ARIZONA FOUNDATION FOR NEUROLOGY AND PSYCHIATRY, an Arizona corporation, dba Camelback Hospital, et al., Appellees.
No. 1 CA-CIV 1145.
Court of Appeals of Arizona, Division 1, Department B.
September 12, 1972.*123 Dushoff, Sacks & Corcoran, by Jay Dushoff, Phoenix, for appellants.
Burch, Cracchiolo, Levie, Guyer & Weyl, by Joseph L. Moore, Frank Haze Burch, Phoenix, for appellees.
JACOBSON, Judge.
This appeal seeks a determination as to whether a zoning board of adjustment properly allowed the expansion of a nonconforming use and whether a superior court can modify the conditions of that expansion.
In this much-litigated dispute between a privately-owned mental hospital and the owners of surrounding property, we are dealing with the second appeal of an attempt by the appellees Arizona Foundation for Neurology and Psychiatry and the Phoenix Institute of Neurology and Psychiatry, owners of Camelback Hospital (hereinafter collectively referred to as Camelback), to obtain permission to expand and remodel its hospital facility located at 5055 N. 34th Street, Phoenix, Arizona.
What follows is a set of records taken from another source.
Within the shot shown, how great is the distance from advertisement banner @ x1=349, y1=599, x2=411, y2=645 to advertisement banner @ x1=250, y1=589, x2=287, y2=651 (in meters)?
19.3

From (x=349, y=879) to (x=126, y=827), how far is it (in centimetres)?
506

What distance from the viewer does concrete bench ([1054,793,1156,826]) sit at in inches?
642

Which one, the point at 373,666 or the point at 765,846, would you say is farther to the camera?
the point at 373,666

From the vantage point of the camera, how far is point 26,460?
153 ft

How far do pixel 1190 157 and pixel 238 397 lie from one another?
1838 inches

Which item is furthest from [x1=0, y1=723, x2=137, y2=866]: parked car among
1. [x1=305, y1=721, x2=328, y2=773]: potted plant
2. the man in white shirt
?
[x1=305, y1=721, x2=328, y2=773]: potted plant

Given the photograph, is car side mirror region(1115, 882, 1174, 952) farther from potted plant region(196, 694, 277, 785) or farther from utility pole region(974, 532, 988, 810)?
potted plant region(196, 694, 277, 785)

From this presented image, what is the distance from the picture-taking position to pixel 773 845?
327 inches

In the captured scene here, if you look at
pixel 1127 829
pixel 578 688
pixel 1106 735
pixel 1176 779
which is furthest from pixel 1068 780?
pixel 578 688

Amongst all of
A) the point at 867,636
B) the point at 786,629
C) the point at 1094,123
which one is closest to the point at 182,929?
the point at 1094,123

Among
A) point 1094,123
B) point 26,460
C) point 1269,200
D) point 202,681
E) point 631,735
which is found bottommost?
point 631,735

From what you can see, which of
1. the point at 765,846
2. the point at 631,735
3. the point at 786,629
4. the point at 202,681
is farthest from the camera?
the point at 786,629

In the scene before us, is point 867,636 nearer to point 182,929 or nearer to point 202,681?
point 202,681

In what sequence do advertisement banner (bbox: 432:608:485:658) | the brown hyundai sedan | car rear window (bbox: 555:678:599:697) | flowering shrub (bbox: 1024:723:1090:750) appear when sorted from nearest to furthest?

This litigation first began in 1966 when Camelback filed an appeal with the appellee Board of Adjustment I (Board) seeking a determination as to whether it had to obtain a use permit for the expansion and remodeling of its hospital as required by the City of Phoenix building inspector. The Board held that a use permit was not required. As a result of that decision two lawsuits were filed in superior court, one by the building inspector and one by the appellants, East Camelback Homeowners Association and Jerry Hirshberg (Homeowners)[1]. Because of a decision by the Board to reconsider its position, these lawsuits were dismissed. Subsequently, the Board again determined that Camelback was not required to obtain a use permit for the desired construction. Again, a second round of lawsuits ensued, culminating in a decision by the Court of Appeals (Arizona Foundation for Neurology and Psychiatry v. Sienerth, 13 Ariz. App. 472, 477 P.2d 758 (1970)) affirming the trial court's determination that the applicable City of Phoenix zoning ordinance required the obtaining of a use permit.
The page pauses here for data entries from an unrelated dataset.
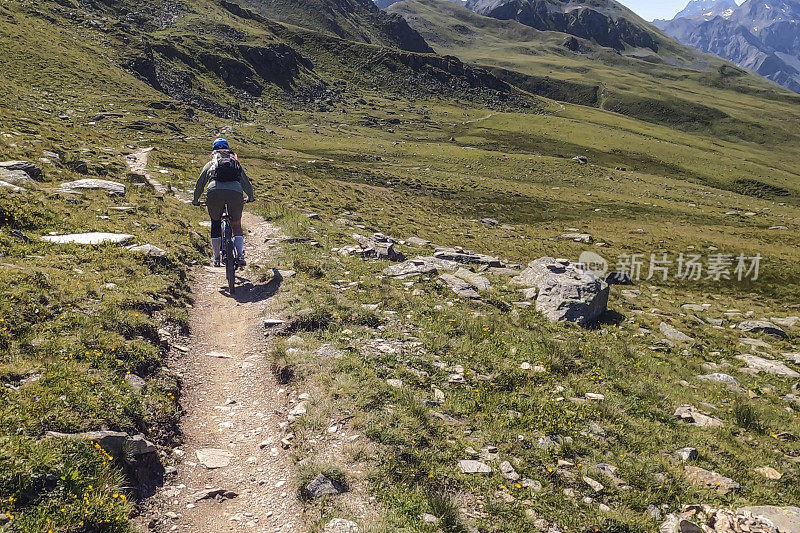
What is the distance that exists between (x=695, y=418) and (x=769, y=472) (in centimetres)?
187

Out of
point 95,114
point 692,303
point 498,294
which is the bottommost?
point 692,303

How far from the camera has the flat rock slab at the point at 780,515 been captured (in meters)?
6.13

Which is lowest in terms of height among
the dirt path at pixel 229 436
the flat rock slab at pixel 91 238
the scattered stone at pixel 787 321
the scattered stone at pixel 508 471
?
the scattered stone at pixel 787 321

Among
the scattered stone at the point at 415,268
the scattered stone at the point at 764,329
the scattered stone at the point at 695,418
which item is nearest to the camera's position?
the scattered stone at the point at 695,418

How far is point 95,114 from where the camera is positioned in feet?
190

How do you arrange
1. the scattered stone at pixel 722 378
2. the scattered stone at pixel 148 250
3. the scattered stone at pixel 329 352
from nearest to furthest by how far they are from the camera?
1. the scattered stone at pixel 329 352
2. the scattered stone at pixel 148 250
3. the scattered stone at pixel 722 378

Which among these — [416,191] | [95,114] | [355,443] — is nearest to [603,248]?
[416,191]

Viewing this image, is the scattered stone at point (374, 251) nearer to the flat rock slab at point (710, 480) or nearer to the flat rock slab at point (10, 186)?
the flat rock slab at point (10, 186)

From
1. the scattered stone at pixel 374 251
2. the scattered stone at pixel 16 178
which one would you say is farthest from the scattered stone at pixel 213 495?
the scattered stone at pixel 16 178

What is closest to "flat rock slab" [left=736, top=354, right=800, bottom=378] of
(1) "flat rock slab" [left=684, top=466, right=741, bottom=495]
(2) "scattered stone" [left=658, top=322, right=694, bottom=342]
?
(2) "scattered stone" [left=658, top=322, right=694, bottom=342]

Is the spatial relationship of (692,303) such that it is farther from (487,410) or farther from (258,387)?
(258,387)

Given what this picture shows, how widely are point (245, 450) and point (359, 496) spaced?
7.48ft

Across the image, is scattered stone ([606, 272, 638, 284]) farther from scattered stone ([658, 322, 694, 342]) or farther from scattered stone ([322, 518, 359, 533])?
scattered stone ([322, 518, 359, 533])

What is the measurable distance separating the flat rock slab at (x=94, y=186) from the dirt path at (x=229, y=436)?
447 inches
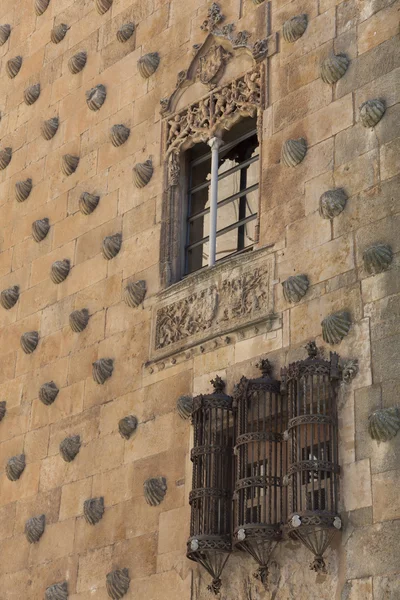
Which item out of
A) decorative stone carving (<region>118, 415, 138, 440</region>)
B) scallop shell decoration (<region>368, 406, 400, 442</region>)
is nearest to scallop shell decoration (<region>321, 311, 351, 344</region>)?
scallop shell decoration (<region>368, 406, 400, 442</region>)

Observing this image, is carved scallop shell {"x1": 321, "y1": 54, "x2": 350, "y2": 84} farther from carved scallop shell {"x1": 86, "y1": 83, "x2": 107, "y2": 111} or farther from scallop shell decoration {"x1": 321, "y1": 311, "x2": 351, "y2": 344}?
carved scallop shell {"x1": 86, "y1": 83, "x2": 107, "y2": 111}

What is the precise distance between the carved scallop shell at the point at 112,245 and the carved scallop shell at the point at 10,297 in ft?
5.91

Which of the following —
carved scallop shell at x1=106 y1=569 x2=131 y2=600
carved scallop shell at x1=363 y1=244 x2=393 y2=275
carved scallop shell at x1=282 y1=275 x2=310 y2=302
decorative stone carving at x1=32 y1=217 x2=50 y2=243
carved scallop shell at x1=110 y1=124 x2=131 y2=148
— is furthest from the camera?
decorative stone carving at x1=32 y1=217 x2=50 y2=243

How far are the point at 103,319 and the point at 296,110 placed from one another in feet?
10.6

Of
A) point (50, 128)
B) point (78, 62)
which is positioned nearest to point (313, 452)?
point (50, 128)

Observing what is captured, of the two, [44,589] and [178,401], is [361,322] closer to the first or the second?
[178,401]

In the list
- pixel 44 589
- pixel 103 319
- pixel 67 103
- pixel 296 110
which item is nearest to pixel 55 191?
pixel 67 103

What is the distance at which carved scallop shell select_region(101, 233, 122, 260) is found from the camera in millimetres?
14219

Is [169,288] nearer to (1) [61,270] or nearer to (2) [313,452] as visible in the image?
(1) [61,270]

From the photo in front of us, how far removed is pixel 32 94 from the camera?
1681 centimetres

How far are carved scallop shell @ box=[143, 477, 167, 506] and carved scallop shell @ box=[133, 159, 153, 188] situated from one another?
366cm

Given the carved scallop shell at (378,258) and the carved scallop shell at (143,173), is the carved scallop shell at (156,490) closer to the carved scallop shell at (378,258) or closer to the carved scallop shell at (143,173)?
the carved scallop shell at (378,258)

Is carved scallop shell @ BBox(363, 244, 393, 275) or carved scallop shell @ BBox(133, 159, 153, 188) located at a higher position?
carved scallop shell @ BBox(133, 159, 153, 188)

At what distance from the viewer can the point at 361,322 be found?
36.7 feet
There then followed the proceedings which give rise to the present appeal. Pursuant to the Court of Appeals decision, *124 Camelback filed with the Board an appeal from the denial by the building inspector of a use permit for the proposed construction of the hospital. After a hearing, the Board granted the application for the use permit subject to certain conditions, among which were that the hospital could not expand its bed capacity beyond the present 89 beds, that no out-patient or emergency services would be permitted, that parking would be limited to a minimum of 186 parking spaces and that construction would be restricted to the plans and specifications submitted to the Board. The Homeowners sought review in superior court of this ruling pursuant to A.R.S. § 9-465, subsec. E, which review resulted in the affirmance of the granting of a use permit but modified the conditions attached thereto by providing, contrary to the Board's conditions, that four outpatients could be treated at the hospital on an average daily basis, that the number of patients treated by doctors in the professional building were exempted from the limitations on number of patients, and that parking spaces were fixed to the minimum number required by the City plus an additional 26 spaces. This last condition resulted in giving Camelback substantially less parking spaces than the 186 minimum set by the Board. The Homeowners have appealed this superior court judgment.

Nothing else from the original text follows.